> What needs to be done:
Copy these entries with every "armchair backrest" switched to "chair back" and everything else left the same.

* * *

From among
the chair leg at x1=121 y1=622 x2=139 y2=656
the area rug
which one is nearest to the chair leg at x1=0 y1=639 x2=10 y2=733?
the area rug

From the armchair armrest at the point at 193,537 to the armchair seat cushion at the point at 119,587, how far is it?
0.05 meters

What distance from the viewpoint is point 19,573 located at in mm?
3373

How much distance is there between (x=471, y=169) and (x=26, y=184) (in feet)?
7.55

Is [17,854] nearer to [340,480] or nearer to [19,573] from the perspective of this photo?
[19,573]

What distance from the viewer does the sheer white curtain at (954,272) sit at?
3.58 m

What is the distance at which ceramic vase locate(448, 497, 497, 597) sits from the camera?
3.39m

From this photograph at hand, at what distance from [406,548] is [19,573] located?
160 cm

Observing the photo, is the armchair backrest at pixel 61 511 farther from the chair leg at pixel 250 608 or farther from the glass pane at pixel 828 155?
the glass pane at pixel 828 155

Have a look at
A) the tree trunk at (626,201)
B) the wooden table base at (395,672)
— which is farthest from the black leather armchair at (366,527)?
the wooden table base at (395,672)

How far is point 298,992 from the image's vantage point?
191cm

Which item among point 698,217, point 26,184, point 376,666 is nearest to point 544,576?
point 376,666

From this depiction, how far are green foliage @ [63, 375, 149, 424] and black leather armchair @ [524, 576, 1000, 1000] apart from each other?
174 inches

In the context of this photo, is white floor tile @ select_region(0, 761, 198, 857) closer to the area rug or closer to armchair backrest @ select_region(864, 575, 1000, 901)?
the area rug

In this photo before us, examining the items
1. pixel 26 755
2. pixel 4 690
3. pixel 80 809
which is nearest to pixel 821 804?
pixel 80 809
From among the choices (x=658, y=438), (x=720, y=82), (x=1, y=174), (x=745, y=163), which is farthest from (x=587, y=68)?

* * *

> Solution for this problem:
From among
the chair leg at x1=121 y1=622 x2=139 y2=656
the area rug
which one is nearest to the chair leg at x1=0 y1=639 x2=10 y2=733?
the area rug

From the armchair armrest at the point at 193,537 to the armchair seat cushion at the point at 119,587, how far is it?
0.05 meters

What distance from the viewpoint is point 19,573 located at in mm?
3373

How much distance is there between (x=471, y=169) and (x=26, y=184) (in feet)?
7.55

Is [17,854] nearer to [340,480] or nearer to [19,573] from the perspective of this photo?
[19,573]

What distance from the viewer does the sheer white curtain at (954,272) sit at?
3.58 m

What is the distance at which ceramic vase locate(448, 497, 497, 597) sits from the camera?
3.39m

From this photograph at hand, at what distance from [406,548] is [19,573] located?
160 cm

Observing the photo, is the chair back at pixel 61 511 farther from the chair leg at pixel 250 608 or farther from the glass pane at pixel 828 155?
the glass pane at pixel 828 155

Have a look at
A) the tree trunk at (626,201)
B) the wooden table base at (395,672)
— which is farthest from the black leather armchair at (366,527)?
the wooden table base at (395,672)

How far is point 298,992 from the image's vantage point?
191cm

Which item among point 698,217, point 26,184, point 376,666 is nearest to point 544,576?
point 376,666

From this depiction, how far are green foliage @ [63, 375, 149, 424] and black leather armchair @ [524, 576, 1000, 1000] apart from each other?
174 inches

In the context of this photo, is white floor tile @ select_region(0, 761, 198, 857) closer to the area rug or closer to chair back @ select_region(864, 575, 1000, 901)?
the area rug

In this photo before us, examining the items
1. pixel 26 755
2. pixel 4 690
3. pixel 80 809
which is nearest to pixel 821 804?
pixel 80 809
From among the choices (x=658, y=438), (x=720, y=82), (x=1, y=174), (x=745, y=163), which is farthest from (x=587, y=68)?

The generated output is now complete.